Gunmen opened fire on a Hanukkah celebration at Bondi Beach in Sydney, killing 15 people including a ten-year-old girl, a Holocaust survivor, and a rabbi.
And during the Israel-Iran war, an Iranian ballistic missile struck a residential building in Haifa on the fourth day of Passover, killing four members of the Gershovitz family.
Yom Kippur. Hanukkah. Passover.
While we were praying. While we were lighting. While we were celebrating.
I traveled three continents, sitting with the people who lived through each of these attacks and the families they left shattered, to capture their riveting stories for the Aish original Tisha B'Av documentary film While We Were Celebrating.
Karen Cravitz encouraged her husband Melvin to go to synagogue early on Yom Kippur morning. She has spent every day since reconciling that decision, made in love and in faith. Yoni Finlay was holding the synagogue doors shut to keep the terrorist out when a police bullet struck him in the chest. The bullet traveled through his body and killed his friend Adrian, standing directly behind him. That Friday night, the typically reserved congregation danced.
Karen Cravitz
Sheina Gutnik's father, Reuven Morrison, ran toward the gunmen at Bondi Beach, using his body as a human shield, saving tens of lives before losing his own. Through the grief, through the funeral, through the memorial service, Sheina lit Hanukkah candles each night, never stopping to bring light.

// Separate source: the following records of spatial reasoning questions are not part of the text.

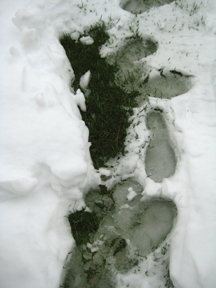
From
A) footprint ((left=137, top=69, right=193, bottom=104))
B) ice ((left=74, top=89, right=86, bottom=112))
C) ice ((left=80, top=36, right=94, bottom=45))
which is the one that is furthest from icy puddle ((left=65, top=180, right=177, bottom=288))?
ice ((left=80, top=36, right=94, bottom=45))

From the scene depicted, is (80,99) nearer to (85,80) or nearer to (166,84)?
(85,80)

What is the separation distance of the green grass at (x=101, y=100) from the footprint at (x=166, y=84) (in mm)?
186

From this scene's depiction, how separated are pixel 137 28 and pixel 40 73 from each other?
142 cm

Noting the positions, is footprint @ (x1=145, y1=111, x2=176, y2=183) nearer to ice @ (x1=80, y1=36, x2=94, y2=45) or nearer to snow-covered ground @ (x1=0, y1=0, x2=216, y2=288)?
snow-covered ground @ (x1=0, y1=0, x2=216, y2=288)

Chavi Israel threw her body over her baby Meir as the shooting started, trying to protect him and trying not to suffocate him at the same time. She credits Reuven with saving her life and her son's.
Chavi Israel
Yonatan Frank, a soldier fresh out of Gaza, felt drawn to a Hanukkah celebration on the beach, found himself unarmed in the middle of a massacre, and ran toward it anyway. He helped evacuate Chavi's sister-in-law and her baby to a waiting car. Chavi, her baby Meir, Yonatan, and eight others found each other at that car and fled together, 11 people crammed into one five-seater. Once they reached safety, they lit Hanukkah candles.
Professor Lena Sagi's neighbors, Vladimir Gershovitz and his family, were found in each other's arms after an 18-hour search through the rubble of what had been their home. Professor Lena Sagi lost everything but her life. Days later she danced at her daughter's bat mitzvah. Alex Gershovitz, Vladimir's brother, still cannot speak about his family without his voice breaking. He is a self-described secular Jew who looks you in the eye and tells you he believes God has a plan.
Alex Gershovitz
Bracing myself for grief while filming, I found something else entirely. After three attacks on three continents, in three different cities, each person had the same message they wanted to share with the world: celebrate Jewish life.
This response is baked into our Jewish DNA. Across centuries and generations, from the Inquisition to the pogroms to the Holocaust to October 7th., our enemies have never extinguished our flame.
From Manchester to Bondi to Haifa, the answer is the same: live more Jewishly, live more joyously.